Monday, July 16, 2012

A Midsummer Tights Dream


Two reviews in two days? She must be crazy, you say. She must have loads of time on her hands, despite working on a degree. Or, someone might whisper, she might have found a book easy enough to whip through with funny loveable characters that keep you reading until the last page without putting down the book once. Ding ding ding, we have a winner with contestant number three!
            Apparently having read two Louise Rennison books in two days has made me start to write like one of her characters as well, which is quite fun although occasionally exhausting. I’m not sure how our dear Tallulah Casey does it, keeping the flow of fresh and ridiculous epithets and observations coming in such force. A Midsummer Tights Dream is chock full of Tallulah’s original perspectives on life at Dother Hall, and made me laugh even more than the first book in the series. Remember how I said I had been left with plot points hanging everywhere last time? Well now I am left with new plot points hanging in different ways, but with some of the old ones wrapped up neatly. Rennison has done an excellent job in keeping the reader interested in this fast paced world that seems to revolve around understanding teenage boys while also making crazy “art.”

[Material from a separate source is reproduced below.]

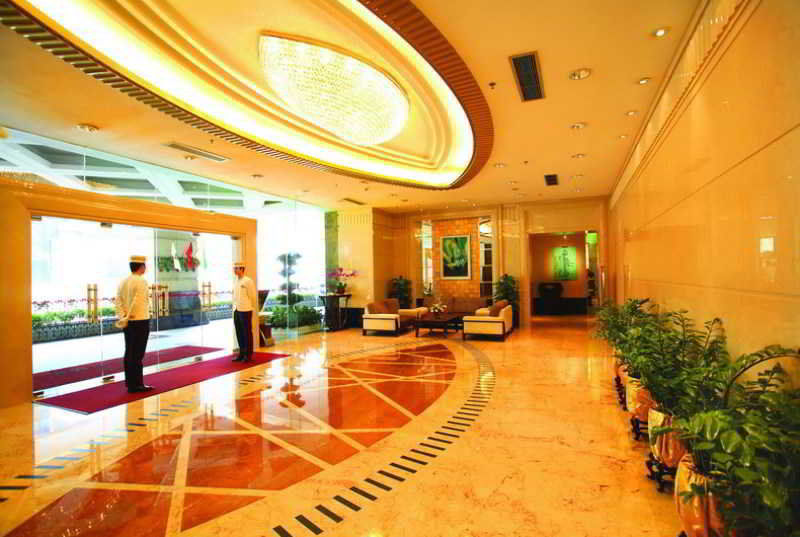 Shenzhen Dongmen Metropark Suites Hotel Esterno foto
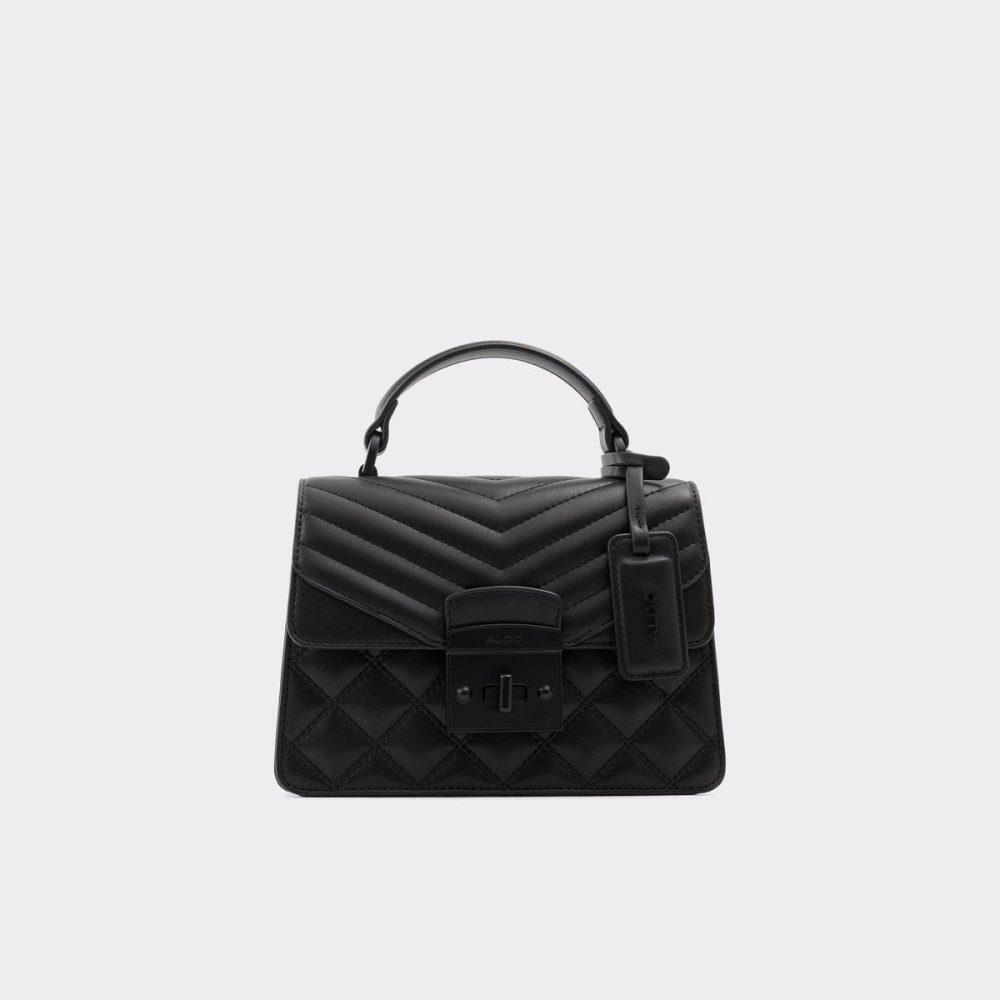 Black Aldo Cottin Top handle bag | 067312-IOM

            We meet up with Tallulah beginning her second term at Dother Hall, back in the cozy arms of her quirky group of friends. Tallulah seems to be falling into the whirlwind of teenage romance, as she sorts through her feelings towards Charlie, the boy who kissed her but has a girlfriend, Alex, the dreamy (and unavailable) older brother of Ruby, and Cain, resident misunderstood bad boy who seems to be toying with Tallulah for his own amusement. I hate to say that Rennison is falling into a tried and true path, but this is much the same formula that works in the Georgia Nicolson series. One girl, many boys, however will she choose? In fact, much of this second novel began to remind me of Rennison’s other series, with some of the characters beginning to form personalities not all that different from Georgia’s Ace Gang. The fact that Tallulah’s friends are called the Tree Sisters doesn’t quite add that definitive stamp of originality quite yet. However, I read the first series because I found them funny and I’m willing to read this series because they are shaping up to be just as, if not more funny.

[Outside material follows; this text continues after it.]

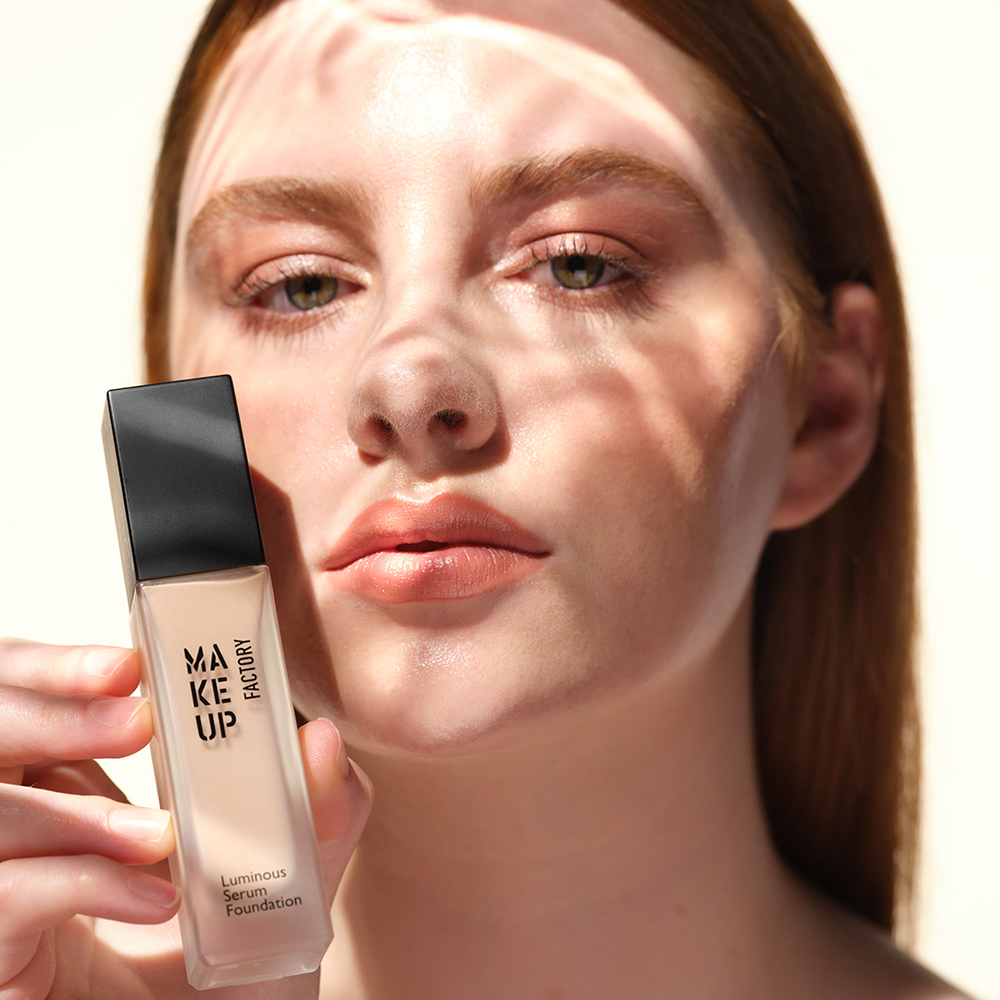 Make Up Factory Luminous Serum Foundation - Image 3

            I enjoy Tallulah’s take on the boys in her life, but also appreciate that she doesn’t let her entire story become about them. She still goes and visits the owlets with Ruby and is involved with her life at Dother Hall. In A Midsummer Tights Dream the reader is starting to get an idea that Tallulah does actually want to be a star and find some sort of talent within herself. We are realizing that she is a born comedian, and slowly with the help of a few kind teachers, Tallulah is seeing that spark as well. She is cast as Bottom by the evil Dr. Lightowler in the school’s production of A Midsummer Nights Dream by Shakespeare, and manages to steal the show with her silly Irish dancing and general out of control legs. We see another side of Tallulah as she often writes down various thoughts in her performance notebook, all of which are hilarious but also hold the small ingot of real imagination, or at least creative vision.
            Again, the only real fault that I will find in the novel is the hasty wrap up at the end. We’ve been told Dother Hall has fallen into financial ruin and the play is supposed to raise money to help keep it open, however this is resolved within a paragraph by nearly magical means. Tallulah becomes involved with Cain only for us to have that cut short as well. I’m not sure if Rennison is realizing that her book is running on a bit and decides to just leave off, or if she is intentionally trying to build suspense for the next installment in the series. The later certainly works on me, since I am now going to wait impatiently until February 2013 to find out what Tallulah will get up to next. So again, definitely read this book, indulge in a quick read that will have you at least grinning if not chuckling and let yourself be a teenager again. An English teenager stuck in a Northern world surrounded by crazy pseudo artists, but a teenager nonetheless.